[START OF Data for processing]
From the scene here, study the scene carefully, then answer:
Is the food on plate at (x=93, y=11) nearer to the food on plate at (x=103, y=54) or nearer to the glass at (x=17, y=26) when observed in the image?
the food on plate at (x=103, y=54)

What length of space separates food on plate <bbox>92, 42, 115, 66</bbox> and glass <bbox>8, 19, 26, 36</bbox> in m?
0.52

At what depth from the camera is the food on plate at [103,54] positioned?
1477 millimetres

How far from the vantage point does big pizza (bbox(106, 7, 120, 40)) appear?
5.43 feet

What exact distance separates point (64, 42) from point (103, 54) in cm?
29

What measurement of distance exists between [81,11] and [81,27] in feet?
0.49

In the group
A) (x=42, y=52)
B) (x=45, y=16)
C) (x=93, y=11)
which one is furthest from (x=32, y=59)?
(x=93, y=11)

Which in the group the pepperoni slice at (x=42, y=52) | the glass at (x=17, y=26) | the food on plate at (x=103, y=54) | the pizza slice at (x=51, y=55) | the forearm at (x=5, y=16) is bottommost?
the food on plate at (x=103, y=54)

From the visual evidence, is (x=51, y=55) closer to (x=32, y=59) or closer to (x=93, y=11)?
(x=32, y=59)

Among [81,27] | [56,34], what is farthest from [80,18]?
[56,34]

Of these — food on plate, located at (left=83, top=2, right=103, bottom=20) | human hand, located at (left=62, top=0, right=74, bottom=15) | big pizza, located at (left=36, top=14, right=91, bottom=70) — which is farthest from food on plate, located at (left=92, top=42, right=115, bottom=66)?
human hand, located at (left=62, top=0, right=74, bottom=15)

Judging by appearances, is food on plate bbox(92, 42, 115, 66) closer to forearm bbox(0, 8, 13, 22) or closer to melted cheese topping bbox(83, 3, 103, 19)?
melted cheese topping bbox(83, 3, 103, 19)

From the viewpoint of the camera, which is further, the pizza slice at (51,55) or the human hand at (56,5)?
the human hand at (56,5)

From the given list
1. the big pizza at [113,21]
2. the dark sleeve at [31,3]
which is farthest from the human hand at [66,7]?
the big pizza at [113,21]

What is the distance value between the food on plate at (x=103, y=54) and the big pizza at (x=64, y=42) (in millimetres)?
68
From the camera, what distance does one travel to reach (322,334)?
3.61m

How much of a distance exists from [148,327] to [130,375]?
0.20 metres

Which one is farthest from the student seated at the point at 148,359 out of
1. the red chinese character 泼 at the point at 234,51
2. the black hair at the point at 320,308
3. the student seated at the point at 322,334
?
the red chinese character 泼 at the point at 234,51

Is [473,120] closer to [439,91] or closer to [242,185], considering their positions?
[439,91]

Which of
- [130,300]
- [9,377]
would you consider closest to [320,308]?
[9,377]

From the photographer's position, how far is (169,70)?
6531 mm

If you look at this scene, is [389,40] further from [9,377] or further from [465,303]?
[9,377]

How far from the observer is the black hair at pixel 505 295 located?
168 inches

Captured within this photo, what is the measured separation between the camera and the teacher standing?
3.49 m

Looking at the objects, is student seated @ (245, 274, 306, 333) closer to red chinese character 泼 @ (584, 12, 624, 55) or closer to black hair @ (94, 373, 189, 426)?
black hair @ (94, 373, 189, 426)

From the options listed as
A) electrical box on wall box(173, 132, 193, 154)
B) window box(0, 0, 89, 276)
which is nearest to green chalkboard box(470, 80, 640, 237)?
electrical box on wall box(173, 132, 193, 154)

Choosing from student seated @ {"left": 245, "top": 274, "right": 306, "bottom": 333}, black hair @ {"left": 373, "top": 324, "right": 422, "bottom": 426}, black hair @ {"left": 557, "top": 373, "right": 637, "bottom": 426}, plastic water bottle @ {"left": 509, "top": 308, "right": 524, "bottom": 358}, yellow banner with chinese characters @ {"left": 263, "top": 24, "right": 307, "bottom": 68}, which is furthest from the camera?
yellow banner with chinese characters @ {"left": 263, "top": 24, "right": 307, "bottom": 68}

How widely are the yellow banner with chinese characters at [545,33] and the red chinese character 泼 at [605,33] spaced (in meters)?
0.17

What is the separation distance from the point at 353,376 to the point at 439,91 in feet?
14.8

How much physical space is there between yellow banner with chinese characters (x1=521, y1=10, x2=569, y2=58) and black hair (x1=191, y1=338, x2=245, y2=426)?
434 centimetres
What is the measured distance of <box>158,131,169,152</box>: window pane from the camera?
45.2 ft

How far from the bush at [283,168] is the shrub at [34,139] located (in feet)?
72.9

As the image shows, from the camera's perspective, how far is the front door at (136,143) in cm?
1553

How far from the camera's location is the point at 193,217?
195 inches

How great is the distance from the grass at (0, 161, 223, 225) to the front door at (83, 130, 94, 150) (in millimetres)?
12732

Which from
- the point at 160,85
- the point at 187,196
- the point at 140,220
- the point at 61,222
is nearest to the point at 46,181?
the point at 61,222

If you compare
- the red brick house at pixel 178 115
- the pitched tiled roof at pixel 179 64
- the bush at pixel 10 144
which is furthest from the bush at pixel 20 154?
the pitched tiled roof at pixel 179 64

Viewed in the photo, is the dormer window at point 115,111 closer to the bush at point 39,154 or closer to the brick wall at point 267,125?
[END OF Data for processing]
Exercise aim: Can you reproduce, word for word, the stretch of material from the line containing "How much physical" through the end of the material?

Written solution:
How much physical space is there between yellow banner with chinese characters (x1=521, y1=10, x2=569, y2=58) and black hair (x1=191, y1=338, x2=245, y2=426)?
434 centimetres
What is the measured distance of <box>158,131,169,152</box>: window pane from the camera?
45.2 ft

How far from the bush at [283,168] is the shrub at [34,139] located (in feet)?
72.9

As the image shows, from the camera's perspective, how far is the front door at (136,143) in cm?
1553

How far from the camera's location is the point at 193,217?
195 inches

How great is the distance from the grass at (0, 161, 223, 225) to the front door at (83, 130, 94, 150) (in millimetres)?
12732

Which from
- the point at 160,85
- the point at 187,196
- the point at 140,220
- the point at 61,222
is nearest to the point at 46,181?
the point at 61,222

If you compare
- the red brick house at pixel 178 115
- the pitched tiled roof at pixel 179 64
- the bush at pixel 10 144
which is furthest from the bush at pixel 20 154?
the pitched tiled roof at pixel 179 64

Viewed in the photo, is the dormer window at point 115,111 closer to the bush at point 39,154 or closer to the brick wall at point 267,125?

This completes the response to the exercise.